* KUTIPAN DOKUMEN:
+-------+
5. Perkembangan hubungan
Dalam usaha membangun suatu hubungan dan ingin meningkatkan
keakrabannya maka point saling berbagi informasi dan saling
percaya merupakan komponen yang penting.
Berlandaskan pada fenomena dalam penelitian ini, fungsi self disclosure
pada media sosial lebih spesifik pada poin ke empat, dimana pengungkapan
diri dalam media sosial berfungsi sebagai bentuk kendali sosial seorang
individu. Hal tersebut berdasarkan pada kemampuan masing-masing individu
yang berbeda. Beberapa individu ada yang tidak mampu mengungkapkan
segala hal mengenai individu lain atau mengenai peristiwa/kejadian yang telah
dialami dalam kehidupan nyata secara langsung pada orang yang dimaksud,
24
dengan alasan tidak berani, canggung, atau takut menyakiti hati individu lain
tersebut. Untuk itu, ada self disclosure berfungsi sebagai kendali sosial yang
dapat disembunyikan dalam kehidupan nyata dan cenderung terbuka dalam
media sosial.
2.1.3 Manfaat Self Disclosure
Berbicara tentang pengungkapan diri atau self disclosure maka harus
juga memahami apa manfaatnya. Berikut manfaat self disclosure menurut
Devito (dalam Pamuncak, 2011):
a. Pengetahuan diri
Dalam perspektif ini seorang individu yang telah melakukan
pengungkapan diri akan mendapatkan pandangan lain yang lebih
mendalam tentang diri dan perilakunya dari para pendengar (individu
lain).
b. Kemampuan mengatasi kesulitan
Melalui self disclosure atau pengungkapan diri, individu akan dapat
mengatasi suatu masalah atau kesulitan dengan lebih baik. Dengan
mengungkapkan perasaan dan menerima dukungan, bukan penolakan
(rejection), individu akan merasa lebih siap untuk mengatasi
perasaan bersalah dan mungkin mengurangi atau bahkan sampai
tahap menghilangkannya.
+-------+
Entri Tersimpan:

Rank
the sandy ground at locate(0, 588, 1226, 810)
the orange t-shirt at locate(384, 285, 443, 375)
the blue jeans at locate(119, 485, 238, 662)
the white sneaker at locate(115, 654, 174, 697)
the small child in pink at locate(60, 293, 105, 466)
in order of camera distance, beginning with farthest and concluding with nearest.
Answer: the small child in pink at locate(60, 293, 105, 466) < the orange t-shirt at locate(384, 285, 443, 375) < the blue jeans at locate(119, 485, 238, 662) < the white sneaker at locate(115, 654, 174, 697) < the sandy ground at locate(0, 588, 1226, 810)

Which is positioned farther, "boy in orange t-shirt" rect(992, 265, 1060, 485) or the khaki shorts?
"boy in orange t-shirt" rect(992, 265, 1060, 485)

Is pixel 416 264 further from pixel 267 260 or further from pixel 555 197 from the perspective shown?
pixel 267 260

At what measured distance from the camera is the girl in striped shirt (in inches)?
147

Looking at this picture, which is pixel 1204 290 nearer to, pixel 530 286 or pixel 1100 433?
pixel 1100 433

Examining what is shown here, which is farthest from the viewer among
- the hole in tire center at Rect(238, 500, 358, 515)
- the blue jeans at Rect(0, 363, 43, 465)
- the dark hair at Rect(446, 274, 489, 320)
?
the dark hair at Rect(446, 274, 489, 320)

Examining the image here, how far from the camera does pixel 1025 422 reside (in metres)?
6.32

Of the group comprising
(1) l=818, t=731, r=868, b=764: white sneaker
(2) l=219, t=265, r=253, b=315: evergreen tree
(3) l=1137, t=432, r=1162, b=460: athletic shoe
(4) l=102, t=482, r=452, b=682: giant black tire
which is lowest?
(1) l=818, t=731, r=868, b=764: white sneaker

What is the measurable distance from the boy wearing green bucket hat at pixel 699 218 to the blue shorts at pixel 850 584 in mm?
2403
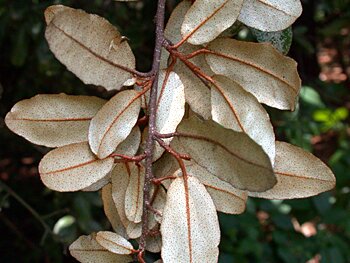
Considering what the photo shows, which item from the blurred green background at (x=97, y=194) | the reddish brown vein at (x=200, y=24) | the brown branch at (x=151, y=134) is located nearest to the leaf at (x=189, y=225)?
the brown branch at (x=151, y=134)

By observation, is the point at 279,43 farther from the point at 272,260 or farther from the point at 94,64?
the point at 272,260

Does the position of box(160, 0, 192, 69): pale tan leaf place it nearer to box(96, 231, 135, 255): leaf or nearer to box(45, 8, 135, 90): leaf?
box(45, 8, 135, 90): leaf

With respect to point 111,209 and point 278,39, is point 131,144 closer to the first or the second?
point 111,209

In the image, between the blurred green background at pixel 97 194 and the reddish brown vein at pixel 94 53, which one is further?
the blurred green background at pixel 97 194

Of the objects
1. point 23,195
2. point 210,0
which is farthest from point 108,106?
point 23,195

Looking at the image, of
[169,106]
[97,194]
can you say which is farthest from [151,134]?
[97,194]

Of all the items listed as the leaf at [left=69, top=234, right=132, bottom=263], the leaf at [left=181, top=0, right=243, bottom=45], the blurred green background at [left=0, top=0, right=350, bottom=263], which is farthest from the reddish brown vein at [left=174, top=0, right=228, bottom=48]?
the blurred green background at [left=0, top=0, right=350, bottom=263]

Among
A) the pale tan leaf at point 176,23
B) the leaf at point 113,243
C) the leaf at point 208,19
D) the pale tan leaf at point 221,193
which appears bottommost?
the leaf at point 113,243

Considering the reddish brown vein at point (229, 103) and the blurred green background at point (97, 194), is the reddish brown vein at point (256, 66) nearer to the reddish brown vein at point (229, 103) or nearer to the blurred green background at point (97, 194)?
the reddish brown vein at point (229, 103)
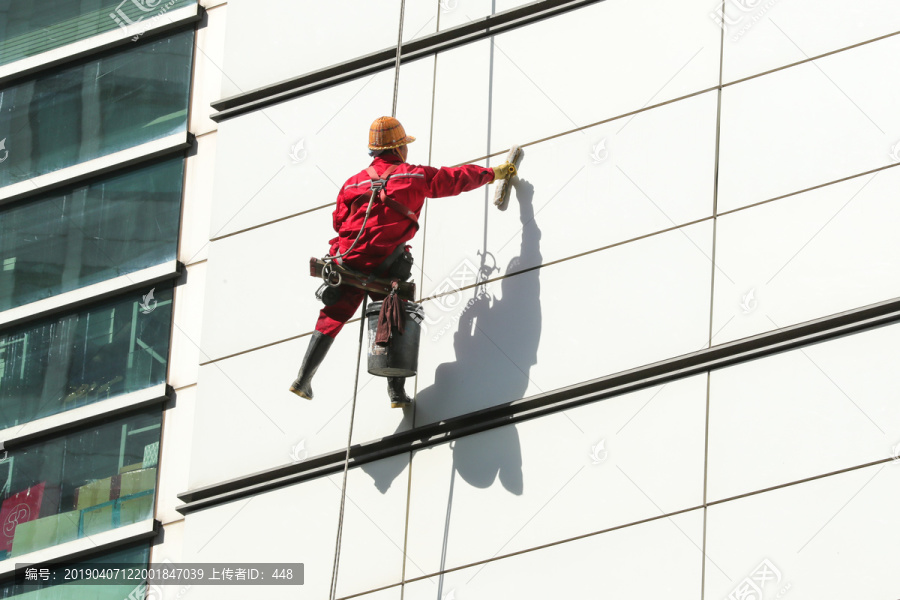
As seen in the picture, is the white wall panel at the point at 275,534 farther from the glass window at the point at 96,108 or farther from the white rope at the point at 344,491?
+-------+
* INSTRUKSI TERTULIS:
Menurut kutipan dokumen tentang self disclosure, apa dua komponen penting dalam membangun suatu hubungan dan meningkatkan keakrabannya?

* HASIL TUGAS:
Saling berbagi informasi dan saling percaya.